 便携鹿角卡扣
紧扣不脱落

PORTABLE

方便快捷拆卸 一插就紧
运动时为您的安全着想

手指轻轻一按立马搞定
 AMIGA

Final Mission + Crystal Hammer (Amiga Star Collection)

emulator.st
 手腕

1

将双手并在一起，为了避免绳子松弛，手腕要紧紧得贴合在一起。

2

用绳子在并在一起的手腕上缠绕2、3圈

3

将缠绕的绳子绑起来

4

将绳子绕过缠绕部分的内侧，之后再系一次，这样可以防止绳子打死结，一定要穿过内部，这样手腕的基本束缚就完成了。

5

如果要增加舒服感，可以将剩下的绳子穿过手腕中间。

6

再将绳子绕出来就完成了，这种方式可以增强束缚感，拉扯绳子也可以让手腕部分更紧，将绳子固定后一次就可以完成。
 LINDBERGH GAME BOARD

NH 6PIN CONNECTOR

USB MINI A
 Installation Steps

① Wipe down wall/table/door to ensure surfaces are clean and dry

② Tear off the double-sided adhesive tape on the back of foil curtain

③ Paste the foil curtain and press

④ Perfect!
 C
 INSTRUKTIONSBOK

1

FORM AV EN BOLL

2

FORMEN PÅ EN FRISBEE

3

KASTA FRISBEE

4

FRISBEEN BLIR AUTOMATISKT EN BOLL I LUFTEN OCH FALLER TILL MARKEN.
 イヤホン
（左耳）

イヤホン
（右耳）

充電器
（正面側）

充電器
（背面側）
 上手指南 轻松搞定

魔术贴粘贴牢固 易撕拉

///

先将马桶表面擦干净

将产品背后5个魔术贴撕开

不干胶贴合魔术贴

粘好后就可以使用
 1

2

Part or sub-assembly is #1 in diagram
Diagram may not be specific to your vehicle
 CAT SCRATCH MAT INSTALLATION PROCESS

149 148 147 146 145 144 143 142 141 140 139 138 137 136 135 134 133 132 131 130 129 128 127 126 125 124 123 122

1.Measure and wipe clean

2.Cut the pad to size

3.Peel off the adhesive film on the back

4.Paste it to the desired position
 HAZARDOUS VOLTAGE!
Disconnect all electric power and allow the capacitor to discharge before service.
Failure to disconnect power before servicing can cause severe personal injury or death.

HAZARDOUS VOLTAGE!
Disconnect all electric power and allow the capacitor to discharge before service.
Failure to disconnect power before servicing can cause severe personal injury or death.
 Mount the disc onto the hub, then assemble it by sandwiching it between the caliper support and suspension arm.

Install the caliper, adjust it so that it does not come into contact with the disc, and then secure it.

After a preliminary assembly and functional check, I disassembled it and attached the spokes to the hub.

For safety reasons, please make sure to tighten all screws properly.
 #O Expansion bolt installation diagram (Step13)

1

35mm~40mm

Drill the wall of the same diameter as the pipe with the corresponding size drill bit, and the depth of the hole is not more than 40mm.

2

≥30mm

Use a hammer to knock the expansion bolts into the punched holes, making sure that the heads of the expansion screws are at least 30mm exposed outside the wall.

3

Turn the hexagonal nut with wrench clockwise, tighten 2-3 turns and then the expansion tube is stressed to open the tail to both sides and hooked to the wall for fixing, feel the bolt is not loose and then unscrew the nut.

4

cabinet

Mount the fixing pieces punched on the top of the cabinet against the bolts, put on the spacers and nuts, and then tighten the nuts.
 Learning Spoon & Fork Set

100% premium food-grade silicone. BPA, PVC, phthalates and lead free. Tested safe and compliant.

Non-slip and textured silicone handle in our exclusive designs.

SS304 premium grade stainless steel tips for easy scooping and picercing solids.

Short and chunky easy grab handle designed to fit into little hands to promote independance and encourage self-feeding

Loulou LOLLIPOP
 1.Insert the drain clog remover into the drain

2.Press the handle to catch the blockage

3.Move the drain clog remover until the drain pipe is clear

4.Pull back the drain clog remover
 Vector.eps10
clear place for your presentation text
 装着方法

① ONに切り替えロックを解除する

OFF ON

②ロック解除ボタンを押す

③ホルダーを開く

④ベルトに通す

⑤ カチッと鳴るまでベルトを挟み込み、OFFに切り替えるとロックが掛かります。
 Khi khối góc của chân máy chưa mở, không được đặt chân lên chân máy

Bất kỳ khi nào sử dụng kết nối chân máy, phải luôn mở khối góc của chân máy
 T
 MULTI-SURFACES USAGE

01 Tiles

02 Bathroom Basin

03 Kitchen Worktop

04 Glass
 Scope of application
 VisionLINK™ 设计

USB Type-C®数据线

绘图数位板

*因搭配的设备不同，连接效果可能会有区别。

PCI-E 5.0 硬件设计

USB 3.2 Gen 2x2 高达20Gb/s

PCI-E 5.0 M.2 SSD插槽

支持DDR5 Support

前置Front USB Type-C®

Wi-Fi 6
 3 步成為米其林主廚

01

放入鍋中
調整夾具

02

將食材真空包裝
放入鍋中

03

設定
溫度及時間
───
• **The task**:
Only the lines of the data holding the string "VOLTAGE" are wanted; copy each of them.

• **Exercise answer**:
 HAZARDOUS VOLTAGE!
HAZARDOUS VOLTAGE!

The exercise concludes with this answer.